Die Mitarbeiter haben an diesem Tag Johannisbeeren geerntet, verkauft wird ein Großteil aber erst später. "Dann sind die Preise etwas höher", sagt der Junior, dessen Sohn ebenfalls Hubertus heißt, und erzählt von der richtigen Lagerung unter Schutzhüllen. Beim Thema Werthhoven winkt er allerdings ab. "Unsere Jakobus-Kapelle ist die älteste der Gemeinde, glaube ich", sagt er. Mehr wisse sein Vater, der sei schließlich einer der ersten Werthhovener.

Tatsächlich? Der Senior nickt. "Der erste männliche Werthhovener", klärt er auf. Wie das kam, ist schnell erzählt: Bis 1934 hieß Werthhoven noch Pissenheim. Ein Name, mit dem sich die Einwohner nur schlecht anfreunden konnten. "Es war ja kein appetitlicher Name", sagt der Senior. Also beantragten die Pissenheimer, das Dorf umzubenennen. Nach dem Werther Hof, der im Ort stand. Hubertus Wolf senior hatte das perfekte Timing: Kurz vor seiner Geburt kam 1934 nach langer Wartezeit die ersehnte Zusage aus Berlin. "Nur ein Mädchen war schneller als ich", sagt er. Verschwunden ist die alte Bezeichnung aber nicht: Im Dialekt heißt das Örtchen noch immer Pössem.

Wolf senior hat während seiner 78 Jahre in Werthhoven viel erlebt: den Einzug der Amerikaner, die Grenzkontrollen. "Aber unsere Felder konnten wir frei bearbeiten. Auch die, die zum Teil in Rheinland-Pfalz liegen. Man kannte sich ja." Und brachte gerne mal was aus dem Nachbarbundesland mit. "Vor allem Wein von der Ahr", sagt Wolf senior und lacht. "Aber der wurde oft beschlagnahmt."

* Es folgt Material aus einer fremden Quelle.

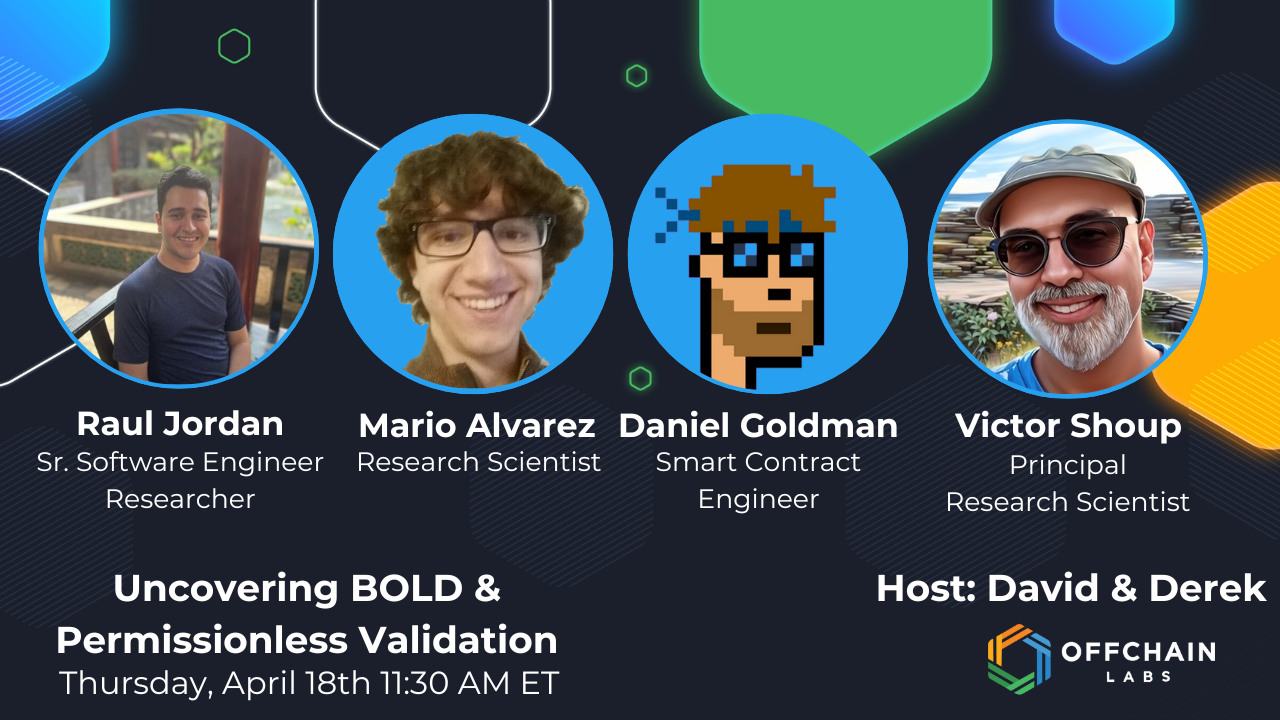 Raul Jordan
Sr. Software Engineer
Researcher

Mario Alvarez
Research Scientist

Daniel Goldman
Smart Contract
Engineer

Victor Shoup
Principal
Research Scientist

Uncovering BOLD &
Permissionless Validation
Thursday, April 18th 11:30 AM ET

Host: David & Derek

OFFCHAIN
LABS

Eine weitere Geschichte ist ihm im Gedächtnis geblieben. Die mit der Ansichtskarte. "Da weiß Friedrich Schreyer allerdings besser Bescheid", sagt er und verweist auf den letzten Lehrer, der an der kleinen Dorfschule unterrichtete. Also geht es wieder ein paar Straßen weiter.

Schreyer, 82 Jahre alt, hatte Ende der 50er Jahre Schüler vom ersten bis zum achten Schuljahr in der Klasse. "Ich wollte die kleine Schule kennenlernen, deshalb bin ich hergezogen", erzählt er auf seiner Terrasse bei einer Pause von der Gartenarbeit. "99 Quadratmeter groß war der Klassenraum in der alten Schule, da war alles drin, vom Ofen über das Büro bis zu den Unterrichtsmitteln."

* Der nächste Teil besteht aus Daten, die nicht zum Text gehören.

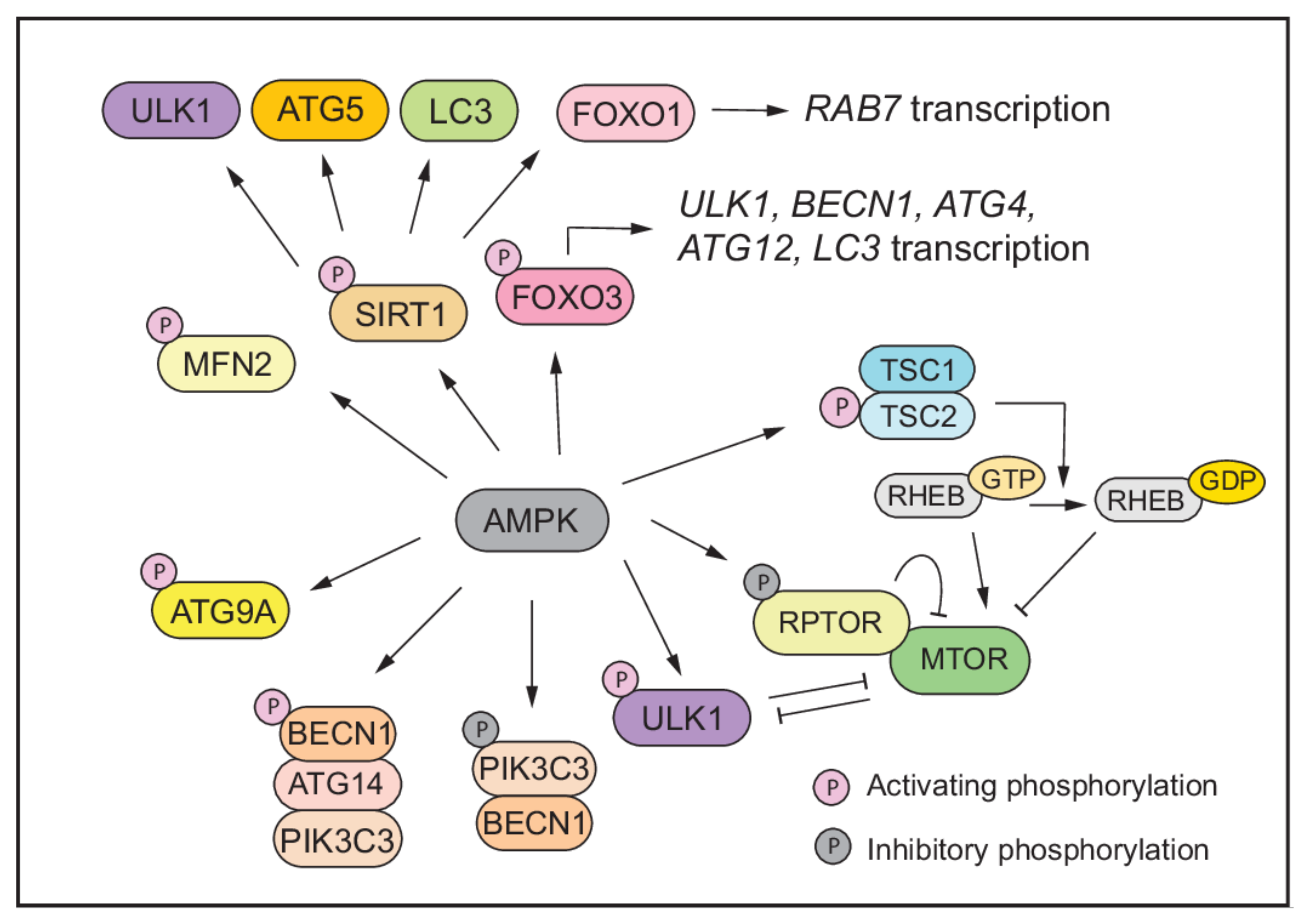 ULK1 ATG5 LC3 FOXO1 RAB7 transcription

ULK1, BECN1, ATG4, ATG12, LC3 transcription

P SIRT1

P FOXO3

P MFN2

TSC1
P TSC2

RHEB GTP

RHEB GDP

AMPK

P ATG9A

P RPTOR

MTOR

P ULK1

P BECN1
ATG14
PIK3C3

P PIK3C3
BECN1

P Activating phosphorylation

P Inhibitory phosphorylation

Inzwischen ist Schreyer pensioniert, beschäftigt sich mit der Werthhovener Geschichte und hat auch an der Chronik mitgeschrieben. Die hat er extra aus dem Haus geholt. Beim Blättern bleibt er an einer schwarz-weißen Ansichtskarte aus den 20er Jahren hängen. Bissenheim steht darauf, nicht Pissenheim. "Ob es ein Druckfehler oder Absicht war, kann ich nicht sagen", sagt er und schmunzelt. Fakt ist: Der Ort wurde 770 nach Christus erstmals in einer Urkunde erwähnt und hat schon viele Namen gehabt, von Pisinheim über Piscenheim bis Pissunhem.

Mit der Zeit haben sich aber nicht nur die Namen verändert. "Inzwischen gibt es hier überhaupt keine Geschäfte mehr", sagt Schreyer. "Das ist jetzt alles zentral im Einkaufszentrum." Das EKZ habe die Geschäfte aber nicht abgelöst, betont er. Immerhin hat Werthhoven das Fraunhofer Institut. Den Aufbau des Radars hat Friedrich Schreyer noch miterlebt. "Wir kamen von einem Schulausflug zurück und da haben sie die Teile mit einem Kran hochgehievt", erinnert er sich. Das war 1966. Seither überragt der überdimensionale Golfball Häuser und Wälder. Und ist zum Wahrzeichen von Wachtberg geworden.